- _Page extract_
:::

Introduction
Summary
Unit testing is a great way to validate that a small unit of code meets its design and behaves as expected. A unit of code can be a class, a method, a static function, or a portion of these.
To write reliable unit tests, programmers need to understand the characteristics of a good unit test and follow proven best practices. This tutorial walks through the most important practices you should follow when writing unit tests.
The examples here use Java and JUnit, but these principles work with pretty much any programming language and testing framework out there.
Characteristics of a good unit test
Before we jump into specific practices, let’s establish what makes a unit test actually good. Getting these characteristics right will improve not just your tests, but your entire codebase. Here are the key ones you need to know.
Automated
Running unit tests and checking their results should happen automatically. Modern IDEs like IntelliJ IDEA and Eclipse can run your tests and show you the results without any manual work.
Fast
A good unit test runs fast – we’re talking milliseconds here.

:::

- _Recorded data_
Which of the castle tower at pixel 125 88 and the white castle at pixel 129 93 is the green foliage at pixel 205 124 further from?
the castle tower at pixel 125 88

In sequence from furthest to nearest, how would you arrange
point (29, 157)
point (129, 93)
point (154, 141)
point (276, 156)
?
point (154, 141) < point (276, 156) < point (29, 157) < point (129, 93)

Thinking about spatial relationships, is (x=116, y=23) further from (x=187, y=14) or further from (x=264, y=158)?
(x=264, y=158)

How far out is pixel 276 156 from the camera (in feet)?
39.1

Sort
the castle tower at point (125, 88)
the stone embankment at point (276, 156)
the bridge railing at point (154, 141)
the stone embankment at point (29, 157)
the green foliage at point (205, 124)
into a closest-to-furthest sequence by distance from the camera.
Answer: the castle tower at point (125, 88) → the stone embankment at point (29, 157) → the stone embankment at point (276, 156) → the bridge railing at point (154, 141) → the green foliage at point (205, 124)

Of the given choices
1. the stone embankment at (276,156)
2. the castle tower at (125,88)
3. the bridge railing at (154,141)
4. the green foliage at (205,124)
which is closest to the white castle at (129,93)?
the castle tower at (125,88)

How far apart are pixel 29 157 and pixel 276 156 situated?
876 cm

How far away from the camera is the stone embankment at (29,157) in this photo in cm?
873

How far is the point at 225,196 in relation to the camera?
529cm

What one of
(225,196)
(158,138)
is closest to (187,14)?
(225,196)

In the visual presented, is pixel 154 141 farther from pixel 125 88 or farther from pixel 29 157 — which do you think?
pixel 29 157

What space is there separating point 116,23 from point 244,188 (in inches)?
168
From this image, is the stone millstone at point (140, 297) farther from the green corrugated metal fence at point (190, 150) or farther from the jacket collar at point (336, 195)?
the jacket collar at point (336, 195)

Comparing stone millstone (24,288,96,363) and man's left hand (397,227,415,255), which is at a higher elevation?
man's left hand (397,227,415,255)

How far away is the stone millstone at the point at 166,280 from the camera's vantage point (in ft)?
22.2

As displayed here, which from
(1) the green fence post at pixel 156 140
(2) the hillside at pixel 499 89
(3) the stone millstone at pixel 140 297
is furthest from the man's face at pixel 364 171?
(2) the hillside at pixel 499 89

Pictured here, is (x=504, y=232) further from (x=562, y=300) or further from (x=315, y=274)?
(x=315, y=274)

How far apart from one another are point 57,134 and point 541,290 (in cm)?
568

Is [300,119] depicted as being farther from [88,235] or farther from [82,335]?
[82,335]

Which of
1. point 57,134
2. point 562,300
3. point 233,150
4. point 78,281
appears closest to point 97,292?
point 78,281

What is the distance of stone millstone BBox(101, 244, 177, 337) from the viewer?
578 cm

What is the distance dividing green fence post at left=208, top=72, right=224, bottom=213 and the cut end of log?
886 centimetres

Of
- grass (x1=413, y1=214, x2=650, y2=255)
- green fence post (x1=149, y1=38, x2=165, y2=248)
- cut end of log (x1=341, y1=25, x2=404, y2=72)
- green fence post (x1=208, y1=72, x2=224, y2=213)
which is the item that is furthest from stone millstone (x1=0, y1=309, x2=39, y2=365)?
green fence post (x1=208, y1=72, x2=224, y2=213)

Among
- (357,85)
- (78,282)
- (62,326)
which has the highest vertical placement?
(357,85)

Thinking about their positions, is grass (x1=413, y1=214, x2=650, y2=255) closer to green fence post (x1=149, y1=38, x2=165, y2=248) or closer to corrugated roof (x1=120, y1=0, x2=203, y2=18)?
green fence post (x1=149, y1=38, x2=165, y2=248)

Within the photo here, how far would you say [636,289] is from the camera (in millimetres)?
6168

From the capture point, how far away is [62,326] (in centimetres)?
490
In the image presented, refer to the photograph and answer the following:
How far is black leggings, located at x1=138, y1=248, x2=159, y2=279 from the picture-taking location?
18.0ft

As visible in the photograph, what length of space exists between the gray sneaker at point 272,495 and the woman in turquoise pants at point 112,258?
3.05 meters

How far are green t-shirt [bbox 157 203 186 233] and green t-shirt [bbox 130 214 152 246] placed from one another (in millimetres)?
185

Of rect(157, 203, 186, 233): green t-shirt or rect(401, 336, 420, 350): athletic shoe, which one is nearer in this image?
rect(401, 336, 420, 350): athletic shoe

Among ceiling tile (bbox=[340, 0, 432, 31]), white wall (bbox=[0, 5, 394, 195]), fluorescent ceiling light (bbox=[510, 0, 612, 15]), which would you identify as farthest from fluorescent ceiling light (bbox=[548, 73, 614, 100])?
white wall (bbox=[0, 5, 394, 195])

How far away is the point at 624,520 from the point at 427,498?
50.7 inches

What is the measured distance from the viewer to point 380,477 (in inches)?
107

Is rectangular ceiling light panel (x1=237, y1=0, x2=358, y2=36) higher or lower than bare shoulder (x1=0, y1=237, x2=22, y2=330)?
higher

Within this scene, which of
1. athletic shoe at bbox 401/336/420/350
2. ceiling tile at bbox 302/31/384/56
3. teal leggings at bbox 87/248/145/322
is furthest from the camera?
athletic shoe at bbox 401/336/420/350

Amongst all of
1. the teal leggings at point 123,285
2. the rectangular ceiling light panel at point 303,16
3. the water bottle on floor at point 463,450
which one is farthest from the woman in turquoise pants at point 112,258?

:::

- _To do_
(a) Update the unit testing tutorial, starting with "To write reliable" and going on through "framework out there.", and change "JUnit" to "TestNG".
(b) Go on with the unit testing tutorial from the point where it stops.

- _Responses_
(a)
To write reliable unit tests, programmers need to understand the characteristics of a good unit test and follow proven best practices. This tutorial walks through the most important practices you should follow when writing unit tests.
The examples here use Java and TestNG, but these principles work with pretty much any programming language and testing framework out there.

(b)
Isolated
Unit tests need to run in complete isolation. Your test shouldn’t depend on external resources or other tests. External resources include things like databases, file systems, REST APIs, SOAP web services, and similar dependencies.
Self-checking
This reinforces the isolation idea. Your test should automatically know if it passed or failed – no manual checking required.
Descriptive
Unit tests are code too. Anyone reading your test should immediately understand what it does and what result it expects.
Repeatable
Run the same test under the same conditions, and you should get the same result every single time. If a test randomly fails or passes, that’s a red flag for poor quality.
List of the unit testing best practices
Write trustworthy unit tests
A trustworthy test does what it says on the name. It fails when code breaks, and passes only when code works correctly. Miss either of these and your test isn’t worth trusting.
Bad example
This test isn’t trustworthy. The name says we’re checking if balance updates after a deposit, but look at that assertion – it’s way too weak. Even if deposit() does absolutely nothing, this test still passes. Not good.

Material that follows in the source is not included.